The game of predator and prey has been played in fascinating scenarios, and replays itself over and over again, before our eyes, till we finally learn to perfect it and hold on to that one thing firmly. In most of my past relationships, I dived in head first, and gave so blindly I forgot to ask if the other party was already overfed. In past ventures and endeavours, I did pretty much the same, always playing by my own silly rules and expectations.
Recently, I had been blessed to be on the receiving end, not that it felt comfortable (for I have come into the habit of giving more than receiving). Nevertheless, it was a consolation to my then scarred soul, torn mercilessly by my own folly to trying to build a family before I even understood what it meant.

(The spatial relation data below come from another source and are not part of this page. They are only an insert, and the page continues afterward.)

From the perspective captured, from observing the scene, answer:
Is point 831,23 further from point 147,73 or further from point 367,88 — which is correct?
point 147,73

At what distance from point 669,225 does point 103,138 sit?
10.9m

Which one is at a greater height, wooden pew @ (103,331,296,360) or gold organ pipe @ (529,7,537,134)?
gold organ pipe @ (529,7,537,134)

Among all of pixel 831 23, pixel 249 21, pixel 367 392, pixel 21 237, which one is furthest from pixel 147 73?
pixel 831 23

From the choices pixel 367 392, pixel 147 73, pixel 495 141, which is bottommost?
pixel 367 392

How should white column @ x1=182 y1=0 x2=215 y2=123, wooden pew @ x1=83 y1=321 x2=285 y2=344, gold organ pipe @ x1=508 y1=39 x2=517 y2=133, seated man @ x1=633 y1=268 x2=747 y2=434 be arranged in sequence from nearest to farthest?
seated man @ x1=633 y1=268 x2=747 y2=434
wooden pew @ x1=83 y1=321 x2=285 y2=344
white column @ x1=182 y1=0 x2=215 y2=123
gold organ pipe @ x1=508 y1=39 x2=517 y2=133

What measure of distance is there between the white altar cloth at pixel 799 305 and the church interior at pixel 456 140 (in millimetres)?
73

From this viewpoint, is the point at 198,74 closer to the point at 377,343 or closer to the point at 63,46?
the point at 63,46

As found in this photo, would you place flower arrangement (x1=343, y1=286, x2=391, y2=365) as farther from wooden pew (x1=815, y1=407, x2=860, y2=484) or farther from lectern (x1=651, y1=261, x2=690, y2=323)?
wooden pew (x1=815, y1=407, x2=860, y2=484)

To that person who came by and stayed for 13 days of my life, I can only give her my eternal gratitude, but not love, for love is something that requires the right dose of everything to start, and the right attitude and character to nurture.

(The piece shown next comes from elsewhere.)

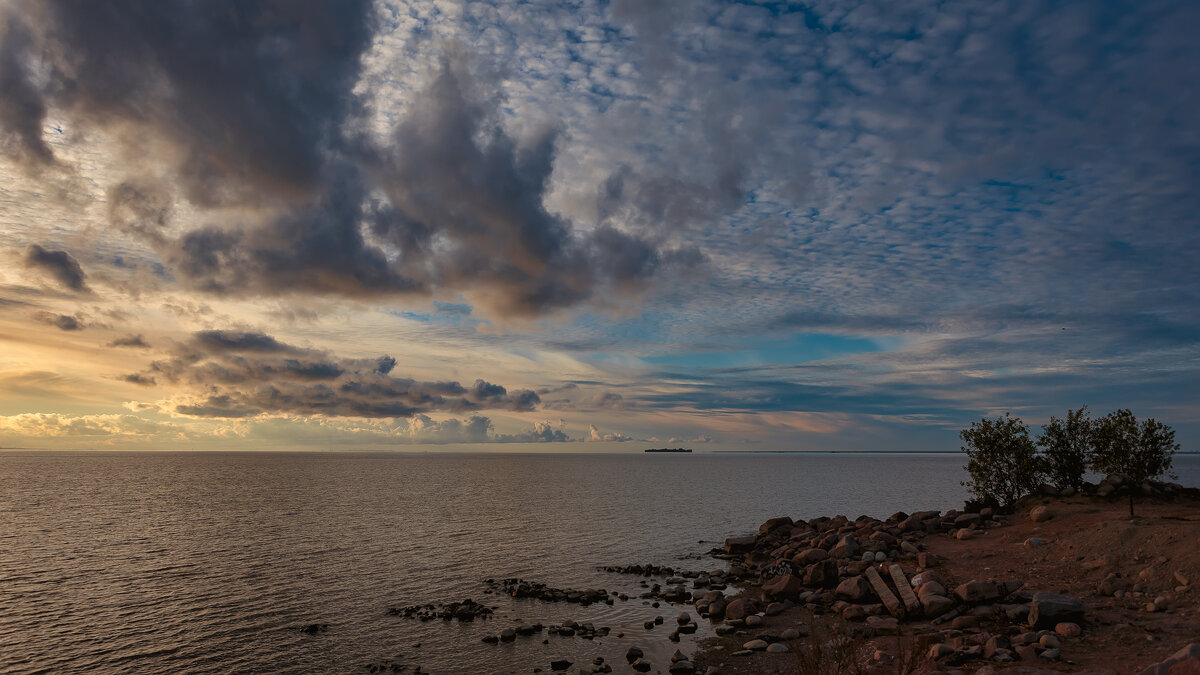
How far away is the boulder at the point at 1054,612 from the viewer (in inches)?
885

To my new girlfriend, who courageously took on the choice to maintain a long-distance relationship with me, I promise my hearts conviction to make this work. Yes, we will never know who is right, and it is eventually really up to us to make it right. I believe so in every one of my relationships. I will not hold back in fear of pain, for it is the pain that makes us grow. I shall, however, be wiser with each lesson and learn to love in the correct fashion so that the other party enjoys both the love I provide, and the freedom when I withdraw occasionally.
As it is with my career now, I may not be able to offer much more than a whole heart. As much as the oracle says, I believe the future is still for one to forge personally. If at this point I were to choose between the random and cause-and-effect universe, I would choose the later, for at least it justifies the efforts.

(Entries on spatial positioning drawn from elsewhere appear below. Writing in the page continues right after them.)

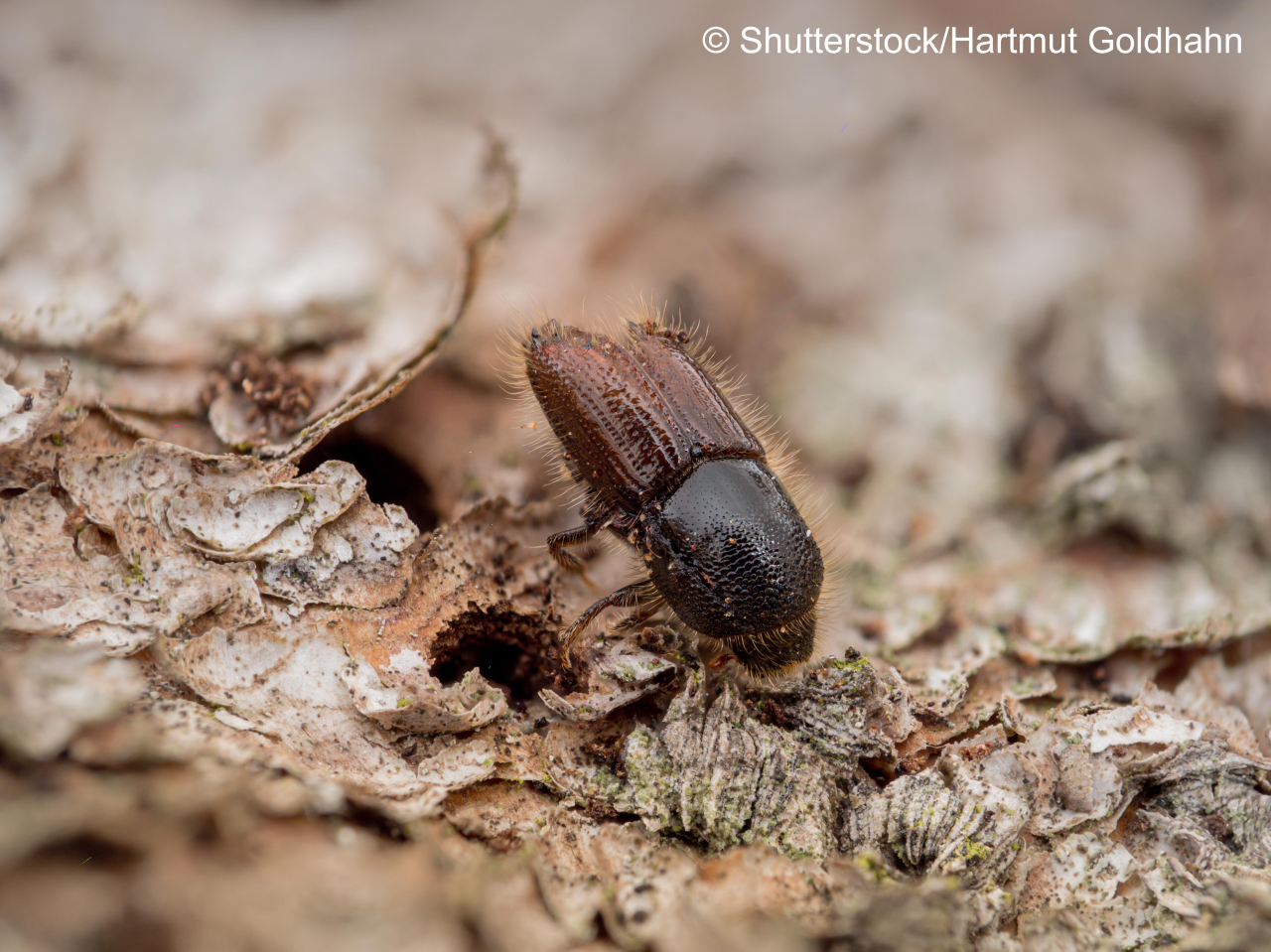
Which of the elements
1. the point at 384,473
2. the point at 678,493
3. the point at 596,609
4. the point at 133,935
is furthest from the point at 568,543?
the point at 133,935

To my family members, by dad and mum, grandmother and brothers, I have not been a very good brother, short of temper and lagging in achievements. A rebel since a young age, I was perhaps a bad example in both conventional and practical terms. I cannot offer much with my measly self now, and may only work hard to open a future brighter than the current one.
I have never believed in a single religion, and have taken pride in knowing a little of many. But here, I’d like to pray, to whoever is up there, and offer my greatest gratitude and thanks to the many great friends I have met here who have brightened my every day in this foreign land that would otherwise be an arena of ruthless cutthroat-ing.
I’d like to send my love to my family, girlfriend and friends back in Singapore, even though they may be 3.5 hours flight time away, and wish for their wellness and happiness, and that they find fulfillment with each step they take to discover themselves.
With this note, I end today, hoping, yet happy.
My 6 days in Singapore seemed to have flashed past in an instant. With a schedule fully packed before I even touched down, I could only try to further squeeze my time to make sure I meet up with family and friends, amidst trying to accomplish the key tasks of this trip.
Glad I was at least able to have a proper dinner with the whole family, and really happy to see dad and mum back on cordial talking terms. WW’s issue seems to be settled on the surface, and I hope everything ends amicably for him. Honestly, he needs to learn how to stand up for himself. As for WJ, glad he found some balance in life through his GF. Finally I start to intuitively understand a bit of what he’s trying to do. What a foolish, but thoughtful way of protecting those he cares for… sigh… I wouldn’t be able to help him, would I? Anyways, to both my brothers, try to understand each other more.
A good friend of mine has taken to some serious training in divination, and has apparently become quite good at it. I shall await his full report on the upcoming years of my life. Though logic tells me such things should not be taken wholesale, it is always good as reference material; to consider more and move with more caution.
Then again, amidst the fruitful meetings and business developments with the representatives of various countries, I had to put up with meetings a few clowns, and entertaining the rubbish they spill forth. Ok, count that as entertainment and it ain’t all so bad.